Bill Zapf is a litigator and legal ethics lawyer. His practice encompasses complex civil litigation, white-collar criminal defense, government investigations, and appeals. He has a particular focus and expertise in matters involving legal ethics, including legal malpractice and attorney disciplinary matters.
Most lawyers have been there: you do not want to continue representing a client, but the rules of professional conduct do not require you to withdraw. You might regret taking on the matter for any number of reasons—you may realize that the matter will not be profitable, the client may be unpleasant and difficult to work with, the matter may end up involving work you are not interested in undertaking, or you may not have time available due to personal or other circumstances.
Under what circumstances can you—for lack of a better term—fire the client?
ABA Model Rule 1.16(b), released last week, addresses the issue, providing a list of several circumstances under subparagraphs (2)-(7) in which a lawyer may withdraw from representation—for example, using the lawyer’s services to perpetrate a crime or fraud—but also permitting withdrawal under subparagraph (1) where it can be accomplished “without material adverse effect on the interests of the client.” D.C. Rule 1.16(b) has the same “adverse effect” language.
ABA Form Opinion 516 addresses what “material adverse effect on the interests of the client” means in the Rule. And there is even a rare dissent! In sum, the Opinion clarifies that the phrase means three things:
- significant harm to the forward progress of the client’s matter;
- significant increase in the cost of the matter; or
- significant harm to the client’s ability to achieve the legal objectives that the lawyer previously agreed to pursue in the representation.
For example, delay caused by the search for new counsel may damage the client’s interests, such as a time-sensitive transactional representation that could risk the deal falling through. The original lawyer may have special skills that may be difficult or impossible to replace. Or, replacing counsel may result in additional expenses related to new counsel getting up to speed.
The Opinion allows for mediation of the adverse effects. The original lawyer can help find replacement counsel, help new counsel get up to speed, or reduce/refund fees for work that will need to be duplicated.
There is also guidance on situations that will not have a material adverse effect, although each of these requires a fact-specific analysis. For example, the matter may have just started, co-counsel may be able to complete the remaining work, or there may be a lull in work that will not require significant duplication of effort for new counsel to take over.
Importantly, Rule 1.16(b)(1) does not protect the client’s feelings—a client may really want to keep the lawyer, may be disappointed if the lawyer discharges them, or the client may believe the lawyer is being disloyal (at least where there is no conflict created by the departure and any new matter taken on by the lawyer). If ending the representation does not materially harm the client, the client’s disappointment is irrelevant. The Opinion notes, however, that the lawyer owes the client a full explanation for the withdrawal. See Rule 1.4 regarding communications.

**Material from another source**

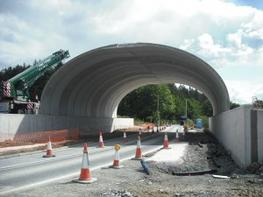 The BEBO Concrete Arch Bridge System from ASSET is a pre-engineered system built from factory-made components and site-specific construction materials. Pre-cast concrete arch sections are shipped to site for installation. The structure is backfilled with engin...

There are special conflict considerations, of course, when the lawyer is severing the relationship to represent a party adverse to the client being let go. Under Rule 1.9(a), for instance, a lawyer may not represent a client materially adverse to a prior client in a substantially related matter without informed consent in writing. And many courts enforce the so-called “hot potato rule,” which may preclude a lawyer from dropping a client in order to represent another client adverse to the old client, even in an unrelated matter.
The Opinion comes out clearly that the hot potato rule, while judicially enforced for disqualification purposes, does not create an ethical violation under Rule 1.16(b)(1) (unless, of course, it causes a material adverse effect to the client).

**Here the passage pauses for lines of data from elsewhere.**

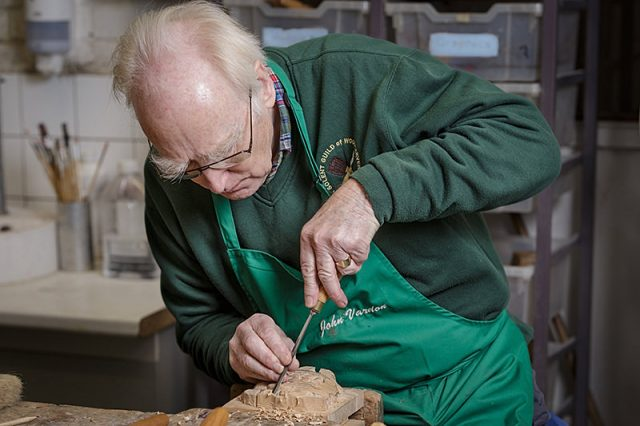 John Vardon secretary of the solent guild of woodcarvers and sculptors at a carve-in day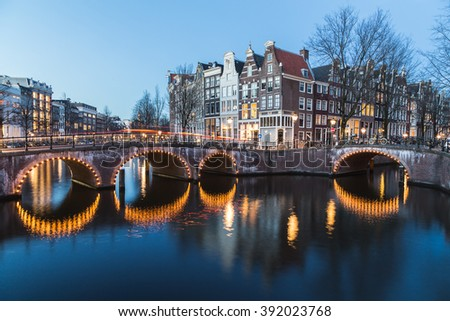 A view of the bridges at the Leidsegracht and Keizersgracht canals intersection in Amsterdam at dusk. Bikes and buildings can be seen. - stock photo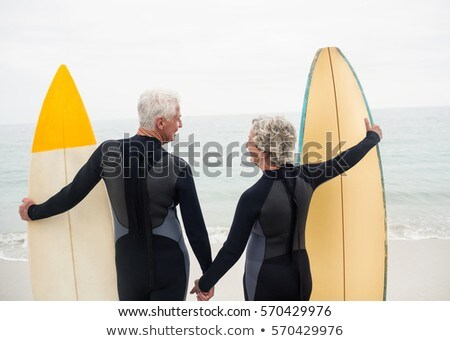 Rear view of senior couple standing with surfboard on the beach Stock photo © wavebreak_media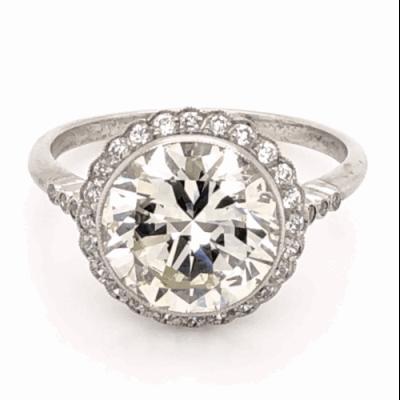 Closeup photo of Platinum 1950's 3.97ct Round Brilliant Diamond & .24tcw side Diamond Ring with Milgrain, s7.5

As mentioned, there is also a dissent (in part). The main argument the dissent advances is that the Opinion does not go far enough in providing guidance about the hot potato rule, including that it does not address when dropping a client like a hot potato may inflict a material adverse effect on the client and when a situation may cause a mandatory withdrawal (e.g., when a conflict is “thrust upon” the lawyer). Such guidance will have to wait, however.
In sum, a material adverse effect under Model Rule 1.16(b)(1) may result if withdrawal harms the matter’s forward progress, if it creates a significant increase in cost, or if it harms the ability of the client to achieve the matter’s objectives. A lawyer’s motivation is irrelevant. And a lawyer may remediate the adverse effects to avoid a rule violation.